La nuova variante ha poi un’altra mutazione significativa, la P681H, che sembra invece facilitare - attraverso il taglio coordinato delle proteine del virus - il suo ingresso nelle cellule epiteliali respiratorie e la replicazione.

L’osservazione clinica dei casi affetti dalla variante vede di fatto una maggiore probabilità di trasmissione a parità di carica virale. Da qui probabilmente l’improvvisa accelerazione dei casi, ricoveri e anche decessi registrati nelle ultime due settimane in Inghilterra, che hanno indotto uno sconfortato Boris Johnson a cancellare le feste natalizie nell’area londinese e del sud est dove la variante è maggiormente diffusa.

L’origine

Come sia riuscito a farsi strada fra le tante varianti questa forma particolarmente divergente di virus è presto per dirlo. Secondo un primo studio firmato dalle principali università inglesi (fra cui Imperial College, università di Oxford e Cambridge), e fra i cui autori si segnala anche l’italiano Alessandro Carabelli, la variante potrebbe essere nata per pressione selettiva in pazienti immunocompromessi che hanno fatto lunghe infezioni (dai due ai quattro mesi) e trattati con più tipi di plasmi iperimmuni. Dal fuoco incrociato, insomma, potrebbero essere usciti nemici più tosti.
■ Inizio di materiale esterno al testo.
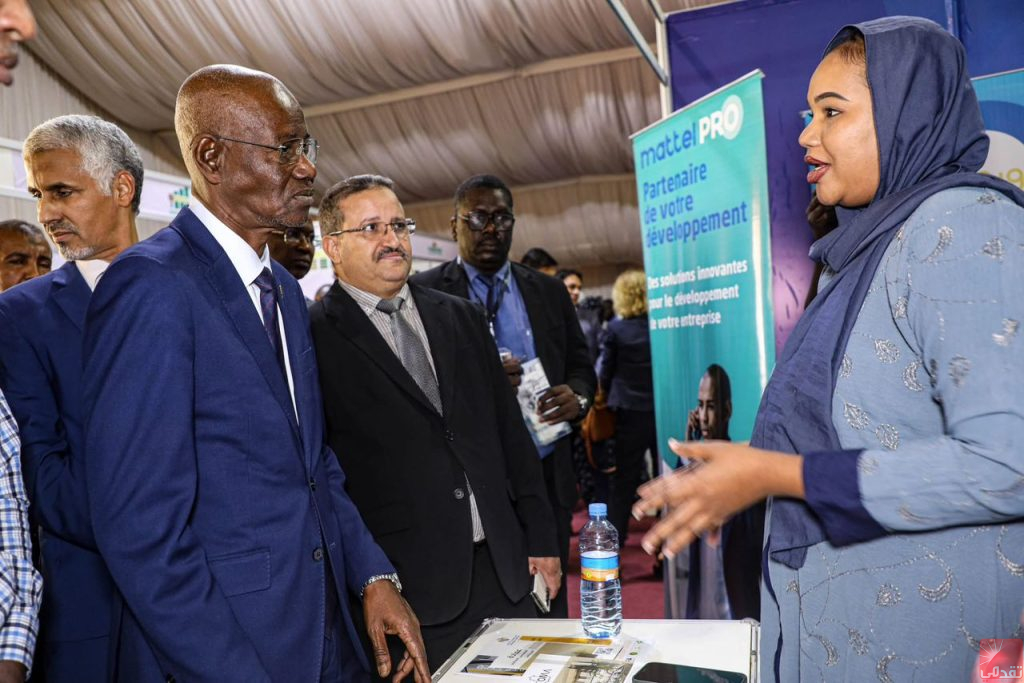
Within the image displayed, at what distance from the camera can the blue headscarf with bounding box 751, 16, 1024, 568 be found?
1.12m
L’azione dei vaccini in arrivo potrebbe non risentirne. Anche se, come osserva in un commento sul sito del Consorzio genomico inglese il ricercatore Alessandro Carabelli, il fatto che sia i vaccini sia gli anticorpi somministrati via plasma dei convalescenti «prendono di mira principalmente la proteina spike del coronavirus, questo fornisce la prova di una maggiore possibilità di fuga dei mutanti generati nelle infezioni persistenti». I quali - se diventassero dominanti nella popolazione - potrebbero «eludere l'immunità mediata dai vaccini».
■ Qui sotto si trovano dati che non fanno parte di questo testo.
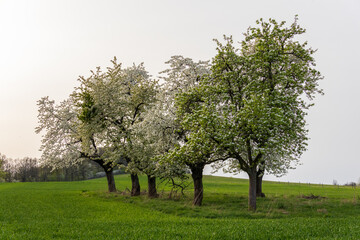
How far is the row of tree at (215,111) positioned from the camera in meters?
24.4

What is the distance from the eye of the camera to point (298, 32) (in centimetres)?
2827

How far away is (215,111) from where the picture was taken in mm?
25234

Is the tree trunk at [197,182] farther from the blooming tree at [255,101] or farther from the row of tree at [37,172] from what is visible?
the row of tree at [37,172]

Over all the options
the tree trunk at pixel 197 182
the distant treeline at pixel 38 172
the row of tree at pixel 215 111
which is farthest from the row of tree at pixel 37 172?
the tree trunk at pixel 197 182

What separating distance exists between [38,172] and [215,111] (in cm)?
14683

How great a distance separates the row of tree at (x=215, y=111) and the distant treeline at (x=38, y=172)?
101 m

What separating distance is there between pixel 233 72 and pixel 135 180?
75.5 feet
Ma secondo molte fonti i vaccini inducono una reazione immunitaria molto ampia nella popolazione trattata, che difficilmente può essere manomessa da una singola variante virale. Ciò non toglie che sia un bene isolare la zona di maggior diffusione della nuova variante e procedere con molta decisione e discernimento con le vaccinazioni.

Resta da capire se bastino queste misure per fermare un virus già individuato altrove. Oltre all’inaspettato rimbalzo del numero totale di casi nel Regno Unito, la curva dell’epidemia sta leggermente risalendo in Francia, e sembra che la discesa si sia fermata anche in Italia.